Et le Congo commence dans les rêves du roi géant, un immense jardin, une propriété privée, une société anonyme, des bénéfices inouïs…
Posséder quatre-vingts fois la Belgique, c’est quand même quelque chose.
Revenons à la Conférence. On négocie, on pinaille, on trace des lignes et des frontières, on scrute, le roi s’invente une oeuvre de bienfaisance, des sociétés philanthropiques, des missions civilisatrices, des explorations scientifiques…
La conférence se termine, l’Afrique possède désormais son acte de notaire, reste à bâtir un Etat, reste à créer le Congo…

Le Congo n’existe pas
Il fallait l’inventer…

Des tas de gens se mirent à la tâche, Stanley, l’explorateur, Charles Lemaire, l’éclaireur, Léon Fievez, le tortionnaire, les frères Goffinet les négociateurs, le comte Brouchoven de Bergeyck, le propriétaire…

Mais le Congo n’existe toujours pas…

Il n’y a qu’un fleuve, un peu de boue et beaucoup d’eau, quelque chose qui coule comme une cicatrice…
Il y a la grande forêt, les lianes, les arbres, les oiseaux, le bois pourri, et une chose nocturne qui se creuse au milieu des couleurs, comme un secret sur ce que nous sommes.
Et il y a ces photos d’enfants disparus depuis longtemps, des enfants mutilés, dans enfants sans nom ou avec un tout petit nom, comme le petit Yoka, petit garçon de Lyembe amputé de la main droite.

Le Congo n’existe pas
Ou plutôt n’existe plus…

Etat indépendant du Congo, devenu Congo belge, devenu Zaïre, devenu République démocratique du Congo…

Le Congo n’existe pas…

Demeurent la tristesse de la terre, l’insondable tristesse de la terre et le mal qui dévore…

CongoEntretien

Faustin Linyekula, vous êtes danseur, metteur en scène et chorégraphe, mais vous vous décrivez également comme un « raconteur d’histoires ». Qu’est-ce qui vous a intéressé dans le texte Congo d’Éric Vuillard ?

Mon travail porte depuis longtemps sur le Congo et sur l’Afrique en général mais, pendant de nombreuses années, mon attention était surtout retenue par ce que nous, Africains, avions fait depuis les Indépendances. Sans oublier la période coloniale, j’évitais de l’aborder, de crainte de paraître utiliser ces pages de l’histoire pour justifier notre propre incapacité à gérer nos pays aujourd’hui. J’ai toujours refusé cette brèche, préférant repérer et souligner notre responsabilité dans nos malheurs, dans les ruines que nous avons nous-mêmes provoquées depuis les années 60. Quand j’ai rencontré l’écriture d’Éric, au-delà des informations dont j’avais connaissance, c’est sa parole, cette parole-là que j’ai eu envie de porter sur un plateau, un jour. J’ai lu ce livre dès sa sortie en 2012, un peu par hasard : un libraire me l’a conseillé alors que je créais La Création du Monde au Ballet de Lorraine et que je cherchais Voyage au Congo en librairie. J’ai alors acheté Congo, et c’est devenu l’un de mes livres de chevet.

### Extrait de données
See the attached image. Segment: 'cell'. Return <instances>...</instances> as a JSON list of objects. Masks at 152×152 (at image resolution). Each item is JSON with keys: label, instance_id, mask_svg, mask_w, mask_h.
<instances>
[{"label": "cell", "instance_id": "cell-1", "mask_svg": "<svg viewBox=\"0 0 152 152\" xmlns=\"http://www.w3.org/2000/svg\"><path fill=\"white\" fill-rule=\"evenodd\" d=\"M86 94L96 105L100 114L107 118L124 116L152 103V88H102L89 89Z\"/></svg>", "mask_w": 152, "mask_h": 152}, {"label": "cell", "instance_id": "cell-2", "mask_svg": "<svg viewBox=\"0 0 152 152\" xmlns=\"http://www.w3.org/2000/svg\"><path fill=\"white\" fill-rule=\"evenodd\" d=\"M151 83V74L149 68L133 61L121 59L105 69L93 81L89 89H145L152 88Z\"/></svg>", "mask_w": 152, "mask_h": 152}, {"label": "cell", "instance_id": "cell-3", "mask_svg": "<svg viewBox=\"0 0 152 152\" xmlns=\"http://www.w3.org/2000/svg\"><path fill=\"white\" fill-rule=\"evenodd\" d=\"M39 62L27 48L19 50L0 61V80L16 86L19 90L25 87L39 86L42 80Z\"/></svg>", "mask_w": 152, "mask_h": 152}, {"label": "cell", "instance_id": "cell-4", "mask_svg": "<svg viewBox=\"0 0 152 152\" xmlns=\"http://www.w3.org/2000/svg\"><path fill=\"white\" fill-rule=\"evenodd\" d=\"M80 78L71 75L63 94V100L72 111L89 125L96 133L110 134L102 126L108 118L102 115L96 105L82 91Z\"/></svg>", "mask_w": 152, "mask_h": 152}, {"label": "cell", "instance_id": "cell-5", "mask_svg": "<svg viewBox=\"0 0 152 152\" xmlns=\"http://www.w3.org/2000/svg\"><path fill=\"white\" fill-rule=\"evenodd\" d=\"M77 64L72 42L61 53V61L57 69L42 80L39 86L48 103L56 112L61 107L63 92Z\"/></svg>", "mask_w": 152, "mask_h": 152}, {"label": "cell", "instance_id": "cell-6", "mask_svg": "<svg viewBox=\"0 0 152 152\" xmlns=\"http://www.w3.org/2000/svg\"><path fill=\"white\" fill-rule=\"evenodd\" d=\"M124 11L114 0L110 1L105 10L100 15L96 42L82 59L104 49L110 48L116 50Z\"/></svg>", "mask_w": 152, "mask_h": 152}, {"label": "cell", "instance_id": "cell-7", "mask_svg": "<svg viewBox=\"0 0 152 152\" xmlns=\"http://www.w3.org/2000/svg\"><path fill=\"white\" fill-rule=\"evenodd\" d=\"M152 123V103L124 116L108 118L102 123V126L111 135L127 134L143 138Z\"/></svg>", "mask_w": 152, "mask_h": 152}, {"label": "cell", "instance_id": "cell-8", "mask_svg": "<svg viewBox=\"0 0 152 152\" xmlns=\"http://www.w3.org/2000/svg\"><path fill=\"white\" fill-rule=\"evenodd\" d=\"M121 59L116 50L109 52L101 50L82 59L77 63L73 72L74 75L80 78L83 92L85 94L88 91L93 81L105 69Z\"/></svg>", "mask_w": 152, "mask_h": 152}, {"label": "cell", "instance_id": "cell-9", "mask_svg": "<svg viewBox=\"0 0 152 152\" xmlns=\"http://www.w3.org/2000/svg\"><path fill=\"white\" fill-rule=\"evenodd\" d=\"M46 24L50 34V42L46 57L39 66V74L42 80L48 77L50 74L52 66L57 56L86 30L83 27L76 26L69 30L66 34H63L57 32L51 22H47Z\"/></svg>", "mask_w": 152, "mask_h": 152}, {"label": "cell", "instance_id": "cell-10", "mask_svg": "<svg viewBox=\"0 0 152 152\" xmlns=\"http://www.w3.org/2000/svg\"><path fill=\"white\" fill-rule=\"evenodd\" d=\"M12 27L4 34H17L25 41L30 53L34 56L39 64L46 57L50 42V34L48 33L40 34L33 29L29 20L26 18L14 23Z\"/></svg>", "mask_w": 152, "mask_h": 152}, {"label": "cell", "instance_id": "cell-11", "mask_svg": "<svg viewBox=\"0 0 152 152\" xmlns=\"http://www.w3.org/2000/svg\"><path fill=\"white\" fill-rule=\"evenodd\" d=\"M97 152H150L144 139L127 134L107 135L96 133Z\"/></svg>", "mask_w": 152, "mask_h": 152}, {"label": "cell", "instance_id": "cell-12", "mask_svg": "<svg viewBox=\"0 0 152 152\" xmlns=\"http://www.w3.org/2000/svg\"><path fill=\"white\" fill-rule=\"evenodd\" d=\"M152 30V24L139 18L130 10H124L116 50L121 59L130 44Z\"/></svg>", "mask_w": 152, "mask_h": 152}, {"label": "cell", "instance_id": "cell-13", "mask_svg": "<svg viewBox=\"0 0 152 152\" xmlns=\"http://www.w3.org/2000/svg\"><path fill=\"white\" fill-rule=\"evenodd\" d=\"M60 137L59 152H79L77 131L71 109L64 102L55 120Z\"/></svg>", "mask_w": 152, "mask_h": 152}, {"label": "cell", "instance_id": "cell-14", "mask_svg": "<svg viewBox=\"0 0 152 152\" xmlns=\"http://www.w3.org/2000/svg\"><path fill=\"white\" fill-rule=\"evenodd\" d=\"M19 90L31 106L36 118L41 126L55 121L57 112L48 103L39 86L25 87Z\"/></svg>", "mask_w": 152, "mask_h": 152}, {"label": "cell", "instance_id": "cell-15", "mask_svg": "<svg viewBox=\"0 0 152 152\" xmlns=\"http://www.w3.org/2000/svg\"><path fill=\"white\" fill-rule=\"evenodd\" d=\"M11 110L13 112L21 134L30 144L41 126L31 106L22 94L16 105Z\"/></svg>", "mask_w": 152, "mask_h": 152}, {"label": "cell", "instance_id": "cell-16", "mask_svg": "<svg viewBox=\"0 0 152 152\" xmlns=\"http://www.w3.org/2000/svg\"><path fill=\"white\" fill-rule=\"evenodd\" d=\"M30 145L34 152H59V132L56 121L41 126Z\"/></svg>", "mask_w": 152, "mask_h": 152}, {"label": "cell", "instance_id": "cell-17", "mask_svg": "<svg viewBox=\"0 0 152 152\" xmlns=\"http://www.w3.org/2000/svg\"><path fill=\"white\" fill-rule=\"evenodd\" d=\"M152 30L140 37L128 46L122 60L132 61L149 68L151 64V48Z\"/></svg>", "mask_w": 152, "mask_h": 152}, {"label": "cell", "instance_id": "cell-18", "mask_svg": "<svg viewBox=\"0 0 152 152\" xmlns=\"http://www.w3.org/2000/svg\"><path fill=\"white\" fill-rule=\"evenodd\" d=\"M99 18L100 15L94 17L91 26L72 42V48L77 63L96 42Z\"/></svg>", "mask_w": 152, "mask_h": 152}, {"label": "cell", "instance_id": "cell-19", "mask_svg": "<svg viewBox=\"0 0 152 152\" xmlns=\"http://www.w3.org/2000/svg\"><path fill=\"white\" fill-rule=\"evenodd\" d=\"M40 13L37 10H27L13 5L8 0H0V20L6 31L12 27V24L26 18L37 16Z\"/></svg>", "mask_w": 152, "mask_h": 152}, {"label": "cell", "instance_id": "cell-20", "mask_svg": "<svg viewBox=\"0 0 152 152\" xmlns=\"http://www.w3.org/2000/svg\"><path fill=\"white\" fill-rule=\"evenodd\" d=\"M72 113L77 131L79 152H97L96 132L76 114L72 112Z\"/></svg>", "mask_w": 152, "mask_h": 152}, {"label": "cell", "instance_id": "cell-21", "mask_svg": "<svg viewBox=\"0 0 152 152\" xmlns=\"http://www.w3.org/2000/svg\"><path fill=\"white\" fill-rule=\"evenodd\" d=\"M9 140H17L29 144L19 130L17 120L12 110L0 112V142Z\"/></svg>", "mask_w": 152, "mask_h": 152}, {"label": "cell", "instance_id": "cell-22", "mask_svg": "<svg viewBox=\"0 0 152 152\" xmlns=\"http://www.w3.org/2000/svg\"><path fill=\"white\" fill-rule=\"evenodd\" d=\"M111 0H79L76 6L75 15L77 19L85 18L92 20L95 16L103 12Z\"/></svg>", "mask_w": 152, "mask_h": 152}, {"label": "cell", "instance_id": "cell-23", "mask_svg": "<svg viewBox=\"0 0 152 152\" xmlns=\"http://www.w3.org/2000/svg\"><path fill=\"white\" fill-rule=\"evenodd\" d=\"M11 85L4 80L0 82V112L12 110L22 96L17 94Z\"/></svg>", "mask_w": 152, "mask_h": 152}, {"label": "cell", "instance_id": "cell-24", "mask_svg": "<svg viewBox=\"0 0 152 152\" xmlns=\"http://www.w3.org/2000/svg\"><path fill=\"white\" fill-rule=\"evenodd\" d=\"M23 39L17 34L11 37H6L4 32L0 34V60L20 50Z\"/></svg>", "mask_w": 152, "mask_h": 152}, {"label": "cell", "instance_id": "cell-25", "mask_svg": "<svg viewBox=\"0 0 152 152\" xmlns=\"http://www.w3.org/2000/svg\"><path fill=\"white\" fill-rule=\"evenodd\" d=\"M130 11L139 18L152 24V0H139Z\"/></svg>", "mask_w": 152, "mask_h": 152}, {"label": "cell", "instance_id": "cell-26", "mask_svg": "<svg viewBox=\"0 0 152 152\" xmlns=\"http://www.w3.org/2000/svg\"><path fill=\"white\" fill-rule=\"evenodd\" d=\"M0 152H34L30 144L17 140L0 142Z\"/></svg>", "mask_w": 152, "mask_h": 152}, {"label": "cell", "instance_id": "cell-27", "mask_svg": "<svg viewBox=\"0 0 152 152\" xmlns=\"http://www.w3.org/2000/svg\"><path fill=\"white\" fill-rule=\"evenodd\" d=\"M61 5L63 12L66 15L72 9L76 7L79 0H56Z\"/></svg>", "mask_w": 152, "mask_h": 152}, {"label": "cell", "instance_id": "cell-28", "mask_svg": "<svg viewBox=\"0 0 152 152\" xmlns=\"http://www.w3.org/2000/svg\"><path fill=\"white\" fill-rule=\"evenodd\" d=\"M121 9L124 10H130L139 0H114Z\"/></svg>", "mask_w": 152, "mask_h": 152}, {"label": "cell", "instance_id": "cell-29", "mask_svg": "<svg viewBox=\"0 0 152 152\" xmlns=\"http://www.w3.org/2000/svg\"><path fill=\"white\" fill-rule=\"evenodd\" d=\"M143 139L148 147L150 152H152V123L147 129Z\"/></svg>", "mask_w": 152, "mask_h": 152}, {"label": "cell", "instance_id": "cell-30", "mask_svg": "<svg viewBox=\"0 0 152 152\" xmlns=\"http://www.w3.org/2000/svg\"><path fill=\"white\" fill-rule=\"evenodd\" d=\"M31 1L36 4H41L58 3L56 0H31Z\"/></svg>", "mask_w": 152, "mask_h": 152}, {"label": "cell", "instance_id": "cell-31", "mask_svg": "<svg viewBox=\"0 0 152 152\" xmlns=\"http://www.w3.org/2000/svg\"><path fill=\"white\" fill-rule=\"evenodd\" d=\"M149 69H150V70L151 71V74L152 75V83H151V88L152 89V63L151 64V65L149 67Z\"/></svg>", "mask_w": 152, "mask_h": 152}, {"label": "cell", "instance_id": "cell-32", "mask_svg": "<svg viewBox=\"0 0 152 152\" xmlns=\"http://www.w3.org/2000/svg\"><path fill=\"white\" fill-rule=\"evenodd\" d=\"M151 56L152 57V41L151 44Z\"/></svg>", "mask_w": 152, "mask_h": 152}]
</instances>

### Énoncé
Recopiez le texte sur le Congo en commençant par « Le Congo n’existe pas… » et en continuant jusqu'à « d’Éric Vuillard ? ». Le matériel joint n'est pas utile ici.

### Réponse
Le Congo n’existe pas…

Demeurent la tristesse de la terre, l’insondable tristesse de la terre et le mal qui dévore…

CongoEntretien

Faustin Linyekula, vous êtes danseur, metteur en scène et chorégraphe, mais vous vous décrivez également comme un « raconteur d’histoires ». Qu’est-ce qui vous a intéressé dans le texte Congo d’Éric Vuillard ?